┌────────

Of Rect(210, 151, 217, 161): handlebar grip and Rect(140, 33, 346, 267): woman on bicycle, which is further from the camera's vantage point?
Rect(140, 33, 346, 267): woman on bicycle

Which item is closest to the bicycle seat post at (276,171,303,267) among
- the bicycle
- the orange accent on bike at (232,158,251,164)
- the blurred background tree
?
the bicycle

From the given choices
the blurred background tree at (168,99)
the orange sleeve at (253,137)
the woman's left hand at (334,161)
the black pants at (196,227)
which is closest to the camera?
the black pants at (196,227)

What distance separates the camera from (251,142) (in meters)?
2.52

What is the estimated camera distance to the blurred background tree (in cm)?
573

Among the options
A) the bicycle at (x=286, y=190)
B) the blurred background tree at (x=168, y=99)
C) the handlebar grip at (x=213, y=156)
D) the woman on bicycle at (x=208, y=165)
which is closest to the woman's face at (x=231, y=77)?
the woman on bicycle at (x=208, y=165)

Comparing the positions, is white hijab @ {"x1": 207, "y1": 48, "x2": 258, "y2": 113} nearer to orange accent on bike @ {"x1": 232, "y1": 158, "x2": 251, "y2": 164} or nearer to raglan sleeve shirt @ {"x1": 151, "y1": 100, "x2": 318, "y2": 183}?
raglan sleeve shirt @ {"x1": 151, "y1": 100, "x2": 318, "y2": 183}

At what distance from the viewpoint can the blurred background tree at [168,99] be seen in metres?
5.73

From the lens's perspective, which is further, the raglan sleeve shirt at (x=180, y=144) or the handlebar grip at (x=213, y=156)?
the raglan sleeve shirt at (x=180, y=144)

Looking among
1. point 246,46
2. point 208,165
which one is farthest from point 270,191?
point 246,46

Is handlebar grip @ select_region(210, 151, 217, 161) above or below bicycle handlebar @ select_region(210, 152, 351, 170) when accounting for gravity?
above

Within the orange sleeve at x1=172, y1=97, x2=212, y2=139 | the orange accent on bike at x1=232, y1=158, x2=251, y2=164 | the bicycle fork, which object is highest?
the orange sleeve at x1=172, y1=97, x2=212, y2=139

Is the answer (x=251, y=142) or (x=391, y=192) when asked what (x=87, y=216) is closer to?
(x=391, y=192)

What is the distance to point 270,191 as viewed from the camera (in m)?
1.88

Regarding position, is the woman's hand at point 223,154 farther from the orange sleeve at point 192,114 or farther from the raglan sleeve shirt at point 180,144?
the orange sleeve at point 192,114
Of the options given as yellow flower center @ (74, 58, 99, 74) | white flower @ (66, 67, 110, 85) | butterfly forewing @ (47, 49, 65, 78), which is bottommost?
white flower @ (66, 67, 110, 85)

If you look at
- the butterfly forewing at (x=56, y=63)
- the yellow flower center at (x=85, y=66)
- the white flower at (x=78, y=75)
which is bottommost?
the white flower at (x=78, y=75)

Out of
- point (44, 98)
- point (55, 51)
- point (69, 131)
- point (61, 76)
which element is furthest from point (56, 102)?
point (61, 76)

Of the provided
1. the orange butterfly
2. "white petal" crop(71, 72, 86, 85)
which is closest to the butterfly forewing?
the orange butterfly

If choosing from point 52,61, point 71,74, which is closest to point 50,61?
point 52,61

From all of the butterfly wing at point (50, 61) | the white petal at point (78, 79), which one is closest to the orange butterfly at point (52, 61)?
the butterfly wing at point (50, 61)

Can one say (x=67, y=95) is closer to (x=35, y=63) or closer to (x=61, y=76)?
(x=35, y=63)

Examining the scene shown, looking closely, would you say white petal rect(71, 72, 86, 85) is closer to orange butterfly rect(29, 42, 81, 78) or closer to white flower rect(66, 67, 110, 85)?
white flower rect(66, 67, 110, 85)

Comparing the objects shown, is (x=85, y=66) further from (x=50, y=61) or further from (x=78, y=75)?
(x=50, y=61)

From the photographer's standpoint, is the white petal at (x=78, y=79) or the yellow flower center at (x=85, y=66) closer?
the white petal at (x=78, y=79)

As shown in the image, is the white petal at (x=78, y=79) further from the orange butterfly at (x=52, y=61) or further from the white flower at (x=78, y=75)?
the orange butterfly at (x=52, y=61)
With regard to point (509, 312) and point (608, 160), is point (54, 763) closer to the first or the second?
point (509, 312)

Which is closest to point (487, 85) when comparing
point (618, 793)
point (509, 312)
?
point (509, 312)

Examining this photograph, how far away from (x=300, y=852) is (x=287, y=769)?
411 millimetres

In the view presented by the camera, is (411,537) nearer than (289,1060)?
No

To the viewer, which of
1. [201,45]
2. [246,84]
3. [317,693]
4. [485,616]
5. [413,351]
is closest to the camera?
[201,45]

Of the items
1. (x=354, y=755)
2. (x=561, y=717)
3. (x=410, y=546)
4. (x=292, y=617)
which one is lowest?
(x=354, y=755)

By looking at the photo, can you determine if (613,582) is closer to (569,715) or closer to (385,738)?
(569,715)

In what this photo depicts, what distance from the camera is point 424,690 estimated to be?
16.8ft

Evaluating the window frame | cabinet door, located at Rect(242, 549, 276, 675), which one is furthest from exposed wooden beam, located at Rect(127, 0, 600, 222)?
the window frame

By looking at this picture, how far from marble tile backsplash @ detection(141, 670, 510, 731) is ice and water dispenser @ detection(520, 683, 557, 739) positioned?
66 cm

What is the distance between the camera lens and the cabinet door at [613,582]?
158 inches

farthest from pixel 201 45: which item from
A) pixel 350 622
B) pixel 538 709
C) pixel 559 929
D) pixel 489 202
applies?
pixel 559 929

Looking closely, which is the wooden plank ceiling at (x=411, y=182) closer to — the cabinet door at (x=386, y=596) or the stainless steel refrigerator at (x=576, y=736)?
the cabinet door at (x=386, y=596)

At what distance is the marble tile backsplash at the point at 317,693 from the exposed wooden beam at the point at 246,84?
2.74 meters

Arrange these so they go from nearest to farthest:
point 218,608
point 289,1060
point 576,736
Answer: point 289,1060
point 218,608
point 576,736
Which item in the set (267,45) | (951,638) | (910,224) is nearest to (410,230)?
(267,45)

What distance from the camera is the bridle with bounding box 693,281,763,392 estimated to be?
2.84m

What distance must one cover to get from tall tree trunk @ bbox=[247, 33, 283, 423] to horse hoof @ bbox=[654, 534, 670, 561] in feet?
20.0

└────────

THE EXERCISE >> Turn all of the items above into one numbered list, one line per number, and leave out the blank lines.

CORRECT OUTPUT >>
1. Of Rect(210, 151, 217, 161): handlebar grip and Rect(140, 33, 346, 267): woman on bicycle, which is further from the camera's vantage point?
2. Rect(140, 33, 346, 267): woman on bicycle
3. Which item is closest to the bicycle seat post at (276,171,303,267) among
4. - the bicycle
5. - the orange accent on bike at (232,158,251,164)
6. - the blurred background tree
7. ?
8. the bicycle
9. From the given choices
10. the blurred background tree at (168,99)
11. the orange sleeve at (253,137)
12. the woman's left hand at (334,161)
13. the black pants at (196,227)
14. which is closest to the camera?
15. the black pants at (196,227)
16. What distance separates the camera from (251,142) (in meters)?
17. 2.52
18. What is the estimated camera distance to the blurred background tree (in cm)?
19. 573
20. Among the options
21. A) the bicycle at (x=286, y=190)
22. B) the blurred background tree at (x=168, y=99)
23. C) the handlebar grip at (x=213, y=156)
24. D) the woman on bicycle at (x=208, y=165)
25. which is closest to the woman's face at (x=231, y=77)?
26. the woman on bicycle at (x=208, y=165)
27. Comparing the positions, is white hijab @ {"x1": 207, "y1": 48, "x2": 258, "y2": 113} nearer to orange accent on bike @ {"x1": 232, "y1": 158, "x2": 251, "y2": 164} or nearer to raglan sleeve shirt @ {"x1": 151, "y1": 100, "x2": 318, "y2": 183}?
28. raglan sleeve shirt @ {"x1": 151, "y1": 100, "x2": 318, "y2": 183}
29. At what distance from the viewpoint can the blurred background tree at [168,99] be seen in metres?
30. 5.73
31. From the lens's perspective, which is further, the raglan sleeve shirt at (x=180, y=144) or the handlebar grip at (x=213, y=156)?
32. the raglan sleeve shirt at (x=180, y=144)
33. Looking among
34. 1. point 246,46
35. 2. point 208,165
36. which one is farthest from point 270,191?
37. point 246,46
38. Is handlebar grip @ select_region(210, 151, 217, 161) above or below bicycle handlebar @ select_region(210, 152, 351, 170) when accounting for gravity?
39. above
40. Within the orange sleeve at x1=172, y1=97, x2=212, y2=139 | the orange accent on bike at x1=232, y1=158, x2=251, y2=164 | the bicycle fork, which object is highest?
41. the orange sleeve at x1=172, y1=97, x2=212, y2=139
42. Is the answer (x=251, y=142) or (x=391, y=192) when asked what (x=87, y=216) is closer to?
43. (x=391, y=192)
44. What is the distance to point 270,191 as viewed from the camera (in m)?
45. 1.88
46. Regarding position, is the woman's hand at point 223,154 farther from the orange sleeve at point 192,114 or farther from the raglan sleeve shirt at point 180,144?
47. the orange sleeve at point 192,114
48. Of the options given as yellow flower center @ (74, 58, 99, 74) | white flower @ (66, 67, 110, 85) | butterfly forewing @ (47, 49, 65, 78), which is bottommost?
49. white flower @ (66, 67, 110, 85)
50. If you look at
51. - the butterfly forewing at (x=56, y=63)
52. - the yellow flower center at (x=85, y=66)
53. - the white flower at (x=78, y=75)
54. which is bottommost?
55. the white flower at (x=78, y=75)
56. Out of
57. - point (44, 98)
58. - point (55, 51)
59. - point (69, 131)
60. - point (61, 76)
61. which element is furthest from point (56, 102)?
62. point (61, 76)
63. Of the provided
64. 1. the orange butterfly
65. 2. "white petal" crop(71, 72, 86, 85)
66. which is closest to the butterfly forewing?
67. the orange butterfly
68. If choosing from point 52,61, point 71,74, which is closest to point 50,61?
69. point 52,61
70. From all of the butterfly wing at point (50, 61) | the white petal at point (78, 79), which one is closest to the orange butterfly at point (52, 61)?
71. the butterfly wing at point (50, 61)
72. Can one say (x=67, y=95) is closer to (x=35, y=63) or closer to (x=61, y=76)?
73. (x=35, y=63)
74. Examining the scene shown, looking closely, would you say white petal rect(71, 72, 86, 85) is closer to orange butterfly rect(29, 42, 81, 78) or closer to white flower rect(66, 67, 110, 85)?
75. white flower rect(66, 67, 110, 85)
76. Comparing the objects shown, is (x=85, y=66) further from (x=50, y=61) or further from (x=78, y=75)?
77. (x=50, y=61)
78. From the photographer's standpoint, is the white petal at (x=78, y=79) or the yellow flower center at (x=85, y=66) closer?
79. the white petal at (x=78, y=79)
80. As shown in the image, is the white petal at (x=78, y=79) further from the orange butterfly at (x=52, y=61) or further from the white flower at (x=78, y=75)?
81. the orange butterfly at (x=52, y=61)
82. With regard to point (509, 312) and point (608, 160), is point (54, 763) closer to the first or the second?
83. point (509, 312)
84. Which is closest to point (487, 85) when comparing
85. point (618, 793)
86. point (509, 312)
87. ?
88. point (509, 312)
89. Examining this photograph, how far away from (x=300, y=852) is (x=287, y=769)?
90. 411 millimetres
91. In the view presented by the camera, is (411,537) nearer than (289,1060)?
92. No
93. To the viewer, which of
94. 1. [201,45]
95. 2. [246,84]
96. 3. [317,693]
97. 4. [485,616]
98. 5. [413,351]
99. is closest to the camera?
100. [201,45]
101. Of the items
102. 1. (x=354, y=755)
103. 2. (x=561, y=717)
104. 3. (x=410, y=546)
105. 4. (x=292, y=617)
106. which one is lowest?
107. (x=354, y=755)
108. By looking at the photo, can you determine if (613,582) is closer to (569,715) or closer to (385,738)?
109. (569,715)
110. In what this photo depicts, what distance from the camera is point 424,690 estimated to be?
111. 16.8ft
112. Evaluating the window frame | cabinet door, located at Rect(242, 549, 276, 675), which one is furthest from exposed wooden beam, located at Rect(127, 0, 600, 222)?
113. the window frame
114. By looking at this picture, how far from marble tile backsplash @ detection(141, 670, 510, 731) is ice and water dispenser @ detection(520, 683, 557, 739) positioned?
115. 66 cm
116. What is the distance between the camera lens and the cabinet door at [613,582]?
117. 158 inches
118. farthest from pixel 201 45: which item from
119. A) pixel 350 622
120. B) pixel 538 709
121. C) pixel 559 929
122. D) pixel 489 202
123. applies?
124. pixel 559 929
125. Looking closely, which is the wooden plank ceiling at (x=411, y=182) closer to — the cabinet door at (x=386, y=596) or the stainless steel refrigerator at (x=576, y=736)?
126. the cabinet door at (x=386, y=596)
127. At what distance is the marble tile backsplash at the point at 317,693 from the exposed wooden beam at the point at 246,84?
128. 2.74 meters
129. Arrange these so they go from nearest to farthest:
130. point 218,608
131. point 289,1060
132. point 576,736
133. Answer: point 289,1060
134. point 218,608
135. point 576,736
136. Which item in the set (267,45) | (951,638) | (910,224) is nearest to (410,230)?
137. (267,45)
138. What distance from the camera is the bridle with bounding box 693,281,763,392 estimated to be?
139. 2.84m
140. What distance must one cover to get from tall tree trunk @ bbox=[247, 33, 283, 423] to horse hoof @ bbox=[654, 534, 670, 561] in feet?
141. 20.0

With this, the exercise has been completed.